Upcoming Event: PhD Dissertation Defense
Yifan Zhang,
1 – 3PM
Tuesday Jan 27, 2026
POB 4.304
Tensors, the high-dimensional generalization of matrices, are the natural data structure for modeling high-order correlations and interactions. Despite their prevalence in recent developments - ranging from data science to quantum computing - working with tensors is extremely expensive in terms of both storage and computation due to their gigantic scale. The goal of this dissertation is to develop theories and efficient algorithms to mitigate this curse of dimensionality.
We focus on three primary strategies: randomized dimension reduction (sketching), implicit algorithms that avoid explicit tensor formation, and parallel/distributed computing.
The randomized approach accelerates the process of finding low-rank approximations by projecting the decomposition problem into a significantly lower-dimensional subspace. To ensure decomposition accuracy, one must determine how aggressive this projection can be while still preserving the geometry of the set of all low-rank tensors. This dissertation develops two widely applicable theories for such problems using covering numbers and norming sets. Beyond tensor decompositions, these theories yield new results in generalized polynomial optimization and generalization error bounds for deep neural networks.
Regarding implicit algorithms, this dissertation proposes a new method for learning conditionally independent nonparametric mixture models using the method of moments. This approach efficiently estimates statistics - such as the mean, variance, and the moment generating function - for each component with high robustness. We also establish theoretical guarantees, including identifiability and local convergence. Numerical experiments, including class averaging in X-ray Free Electron Laser (XFEL) data, confirm its advantages over classical methods like Expectation-Maximization (EM).

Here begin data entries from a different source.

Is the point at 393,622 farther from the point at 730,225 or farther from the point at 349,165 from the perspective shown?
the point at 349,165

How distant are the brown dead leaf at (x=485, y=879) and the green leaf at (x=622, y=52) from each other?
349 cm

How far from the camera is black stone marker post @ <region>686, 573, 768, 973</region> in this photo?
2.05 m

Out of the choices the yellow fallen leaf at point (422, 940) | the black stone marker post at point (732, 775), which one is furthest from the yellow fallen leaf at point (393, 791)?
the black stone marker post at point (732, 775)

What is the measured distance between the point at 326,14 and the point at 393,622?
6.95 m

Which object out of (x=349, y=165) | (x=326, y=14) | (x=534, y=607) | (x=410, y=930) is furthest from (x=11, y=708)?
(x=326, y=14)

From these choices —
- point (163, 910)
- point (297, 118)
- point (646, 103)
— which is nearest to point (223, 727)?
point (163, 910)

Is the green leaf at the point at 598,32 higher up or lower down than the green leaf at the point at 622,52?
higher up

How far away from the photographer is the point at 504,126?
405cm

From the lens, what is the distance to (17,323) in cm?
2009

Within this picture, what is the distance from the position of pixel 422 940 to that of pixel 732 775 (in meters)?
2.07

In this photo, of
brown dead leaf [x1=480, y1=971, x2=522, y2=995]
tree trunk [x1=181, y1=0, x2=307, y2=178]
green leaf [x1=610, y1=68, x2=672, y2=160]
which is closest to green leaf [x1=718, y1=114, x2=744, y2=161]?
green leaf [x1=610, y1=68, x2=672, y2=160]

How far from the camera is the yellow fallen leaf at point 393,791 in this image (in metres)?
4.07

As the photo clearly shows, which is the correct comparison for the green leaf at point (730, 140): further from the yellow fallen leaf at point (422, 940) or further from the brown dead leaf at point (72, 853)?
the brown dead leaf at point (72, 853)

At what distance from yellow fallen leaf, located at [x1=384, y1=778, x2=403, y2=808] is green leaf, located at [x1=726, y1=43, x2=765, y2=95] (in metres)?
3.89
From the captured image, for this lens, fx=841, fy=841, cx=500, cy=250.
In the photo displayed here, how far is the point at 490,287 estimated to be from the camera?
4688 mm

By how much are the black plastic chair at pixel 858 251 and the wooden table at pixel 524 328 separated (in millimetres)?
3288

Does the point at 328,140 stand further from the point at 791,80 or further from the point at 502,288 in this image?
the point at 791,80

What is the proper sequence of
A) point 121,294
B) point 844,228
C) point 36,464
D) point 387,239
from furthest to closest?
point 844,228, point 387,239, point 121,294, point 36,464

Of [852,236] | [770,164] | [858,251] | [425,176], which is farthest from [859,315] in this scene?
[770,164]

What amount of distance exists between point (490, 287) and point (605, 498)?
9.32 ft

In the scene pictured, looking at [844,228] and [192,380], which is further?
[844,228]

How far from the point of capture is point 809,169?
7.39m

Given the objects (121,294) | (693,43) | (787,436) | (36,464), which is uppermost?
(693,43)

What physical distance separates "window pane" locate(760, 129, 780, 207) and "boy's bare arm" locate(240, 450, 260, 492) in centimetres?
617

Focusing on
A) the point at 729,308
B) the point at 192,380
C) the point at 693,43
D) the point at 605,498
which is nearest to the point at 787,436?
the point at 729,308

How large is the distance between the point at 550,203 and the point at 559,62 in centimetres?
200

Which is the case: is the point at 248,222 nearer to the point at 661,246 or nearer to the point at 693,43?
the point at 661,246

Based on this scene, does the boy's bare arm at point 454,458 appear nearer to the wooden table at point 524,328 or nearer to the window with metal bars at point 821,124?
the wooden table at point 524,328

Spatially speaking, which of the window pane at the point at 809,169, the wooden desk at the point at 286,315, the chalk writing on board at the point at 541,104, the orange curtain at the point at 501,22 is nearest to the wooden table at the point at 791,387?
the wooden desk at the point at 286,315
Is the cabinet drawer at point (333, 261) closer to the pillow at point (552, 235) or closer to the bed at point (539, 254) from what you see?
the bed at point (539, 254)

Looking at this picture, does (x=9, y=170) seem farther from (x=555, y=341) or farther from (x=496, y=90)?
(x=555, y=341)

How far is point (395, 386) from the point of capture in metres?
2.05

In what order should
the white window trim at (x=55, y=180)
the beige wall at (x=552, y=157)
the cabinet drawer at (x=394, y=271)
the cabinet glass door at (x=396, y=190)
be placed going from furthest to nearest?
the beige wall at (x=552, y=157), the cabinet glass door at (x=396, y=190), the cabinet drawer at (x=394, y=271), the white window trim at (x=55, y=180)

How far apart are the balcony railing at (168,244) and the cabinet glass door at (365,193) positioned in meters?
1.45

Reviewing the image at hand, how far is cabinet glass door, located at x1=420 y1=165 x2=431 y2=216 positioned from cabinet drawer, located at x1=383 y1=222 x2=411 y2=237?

From a parallel computing perspective, the dissertation establishes a communication lower bound for distributed bilinear algorithms (e.g., matrix multiplication, tensor contraction, and convolution). Bilinear algorithms can naturally be encoded by tensors; the derived lower bound is based on the expansion properties of the underlying tensor. This bound applies generally to all bilinear algorithms and provides optimal or near-optimal results for many classical problems.
Finally, the dissertation introduces novel, efficient algorithms for tensor interpolative decompositions and online (streamed) CP decompositions, leveraging the techniques developed throughout this work.
Yifan Zhang is a Ph.D. candidate in the Oden Institute for Computational Engineering and Sciences at The University of Texas at Austin under Dr. Joe Kileel. Yifan received his B.S. degrees in respectively Applied Mathematics, Statistics, and Engineering Physics, and minors in CS and CSE from the University of Illinois at Urbana-Champaign in 2020. His current research interests include randomized numerical algorithms, efficient tensor decompositions and related applications, and numerical optimization.